→ GIVEN INSTRUCTION: Repeat word for word the lines of the records from the one holding "Within the items" through the end of the records, inclusive.

Rows of spatial question data

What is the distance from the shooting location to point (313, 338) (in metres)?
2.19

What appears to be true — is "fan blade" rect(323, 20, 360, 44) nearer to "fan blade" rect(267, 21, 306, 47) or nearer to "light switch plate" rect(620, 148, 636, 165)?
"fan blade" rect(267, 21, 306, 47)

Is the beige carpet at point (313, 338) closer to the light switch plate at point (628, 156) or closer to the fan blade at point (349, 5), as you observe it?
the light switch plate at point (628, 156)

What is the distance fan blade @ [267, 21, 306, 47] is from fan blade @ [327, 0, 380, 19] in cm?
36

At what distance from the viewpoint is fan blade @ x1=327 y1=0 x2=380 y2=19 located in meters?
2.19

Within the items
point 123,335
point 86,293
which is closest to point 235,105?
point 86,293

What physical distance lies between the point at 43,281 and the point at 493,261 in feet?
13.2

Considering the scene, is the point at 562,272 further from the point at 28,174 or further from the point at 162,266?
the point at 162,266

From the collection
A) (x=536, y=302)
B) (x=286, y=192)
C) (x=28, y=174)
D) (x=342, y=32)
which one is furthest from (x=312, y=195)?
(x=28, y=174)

→ TASK ANSWER:
Within the items
point 123,335
point 86,293
which is closest to point 235,105?
point 86,293

What physical distance lies between the point at 43,281 and the point at 493,261 in feet?
13.2

Considering the scene, is the point at 562,272 further from the point at 28,174 or further from the point at 162,266?
the point at 162,266

From the collection
A) (x=536, y=302)
B) (x=286, y=192)
C) (x=28, y=174)
D) (x=342, y=32)
which one is furthest from (x=312, y=195)?
(x=28, y=174)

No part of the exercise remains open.